Tackling the issue of sexual desire requires a strategic approach that considers all issues involved.
When working with couples to increase desire, I address the relationship as a whole. Ensuring you have a strong connection, good communication and are working well as a team helps you work on sexual intimacy more easily.
From a place of greater connection, you usually feel less resentful about the issue of sex, can talk about it with more compassion and understanding and are more open to finding practical solutions to bridge the gap of mismatched desires together.
Sexual desire is responsive – it responds to stimuli going on around us. We can think of it as like having brakes and accelerators. We don’t just need to add in accelerators, we also need to address brakes if we want to get it moving.

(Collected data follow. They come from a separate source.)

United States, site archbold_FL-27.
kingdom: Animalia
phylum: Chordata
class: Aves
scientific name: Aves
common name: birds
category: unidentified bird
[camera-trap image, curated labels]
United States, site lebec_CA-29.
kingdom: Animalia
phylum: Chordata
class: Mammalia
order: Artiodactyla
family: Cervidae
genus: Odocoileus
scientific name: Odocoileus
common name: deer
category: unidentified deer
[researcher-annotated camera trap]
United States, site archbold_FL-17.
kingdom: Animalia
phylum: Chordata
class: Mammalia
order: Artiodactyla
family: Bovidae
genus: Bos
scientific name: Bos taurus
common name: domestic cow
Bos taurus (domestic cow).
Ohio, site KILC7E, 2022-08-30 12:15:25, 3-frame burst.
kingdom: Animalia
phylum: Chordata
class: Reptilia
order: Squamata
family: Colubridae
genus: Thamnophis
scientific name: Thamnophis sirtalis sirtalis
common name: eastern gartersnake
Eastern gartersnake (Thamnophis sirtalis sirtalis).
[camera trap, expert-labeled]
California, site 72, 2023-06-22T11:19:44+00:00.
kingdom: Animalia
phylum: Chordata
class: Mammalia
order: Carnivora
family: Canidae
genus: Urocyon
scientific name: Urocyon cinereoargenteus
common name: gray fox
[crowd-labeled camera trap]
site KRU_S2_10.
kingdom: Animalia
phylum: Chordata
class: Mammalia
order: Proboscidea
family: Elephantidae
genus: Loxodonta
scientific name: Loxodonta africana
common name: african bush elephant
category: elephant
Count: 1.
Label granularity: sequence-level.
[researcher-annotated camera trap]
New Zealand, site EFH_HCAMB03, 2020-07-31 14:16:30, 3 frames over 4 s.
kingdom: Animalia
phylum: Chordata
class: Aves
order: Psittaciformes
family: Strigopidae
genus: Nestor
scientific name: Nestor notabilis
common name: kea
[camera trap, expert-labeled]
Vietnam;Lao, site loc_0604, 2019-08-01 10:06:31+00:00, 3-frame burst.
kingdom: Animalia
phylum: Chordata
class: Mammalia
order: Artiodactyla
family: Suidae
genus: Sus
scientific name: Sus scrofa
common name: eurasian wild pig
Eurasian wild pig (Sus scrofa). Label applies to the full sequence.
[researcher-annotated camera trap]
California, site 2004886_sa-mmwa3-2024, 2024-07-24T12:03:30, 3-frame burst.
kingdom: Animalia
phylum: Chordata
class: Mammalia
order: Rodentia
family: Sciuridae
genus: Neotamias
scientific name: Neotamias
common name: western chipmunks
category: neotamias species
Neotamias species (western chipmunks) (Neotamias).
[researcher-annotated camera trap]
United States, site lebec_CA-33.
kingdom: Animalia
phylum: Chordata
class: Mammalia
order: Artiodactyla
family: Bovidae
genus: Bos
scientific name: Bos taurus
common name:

Address “sexual brakes” before trying to cultivate desire. Your wife has considerable “sexual brakes”. Regaining sexual intimacy will require her to address them. Sometimes addressing brakes means changing external circumstances, but sometimes it requires changing our mindset.
It would be helpful for her to see a personal therapist (if she isn’t already) to give her support for depression and to help her work through the issues relating to sexual abuse.
Having children can impact desire, although again, this can be worked through if she’s willing.
The state of a relationship impacts desire, but focusing on a partner can turn into a series of never-ending hoops to jump through as you describe. It’s important that we take responsibility for our own erotic life – not place the responsibility for our desire onto our partner.
Once you’ve somewhat addressed the brakes (we can never remove them completely), begin to explore what her “sexual accelerators” are and how you can build them into your relationship.
Bringing back physical, sensual and then sexual intimacy slowly, in a way that feels good to both of you and without focusing on the “goal” of sex is often helpful here.
QUESTION: How soon is too soon to propose? I’ve only known my new girlfriend six weeks but every time I see her, I scream “WILL YOU MARRY ME?” inside my head. We’ve said “I love you” – is it too soon to pop the question?
ANSWER: Wow, it sounds like you’ve found someone amazing. I appreciate your passion and enthusiasm for this new relationship.
There are lots of things to consider beyond the “honeymoon period” high you’re feeling, like your age, your true compatibility and how you handle conflict together. While logic says to wait bit longer, I’ve certainly heard of people proposing or diving into a relationship this early and having it work.
Whether you propose soon or not, this relationship is just getting started. Keep in mind, there is still a lot of learning about each other and working on the relationship required for a strong and lasting partnership.
QUESTION: I have an inappropriate crush on my boss, even though I am in a happy relationship. I can’t understand why – I mean, we get on well, but my partner is better looking, funnier and more suited to me in basically every way. So why do I have these feelings and how do I shut them down?
ANSWER: We can have crushes on people for all kinds of reasons – not always due to their compatibility, suitability or standard.
I don’t think this is spoken about enough, but it’s totally normal to have crushes on people or feel attracted to others even when we’re in happy relationships.
It’s possible that your boss has similarities to someone from your past or childhood, makes you feel a certain way about yourself, or has some traits that you admire. Once we understand what’s at the heart of a crush, the feelings can sometimes dissolve more easily.
Instead of focusing on shutting down the feelings, be really clear with yourself that you won’t act on them.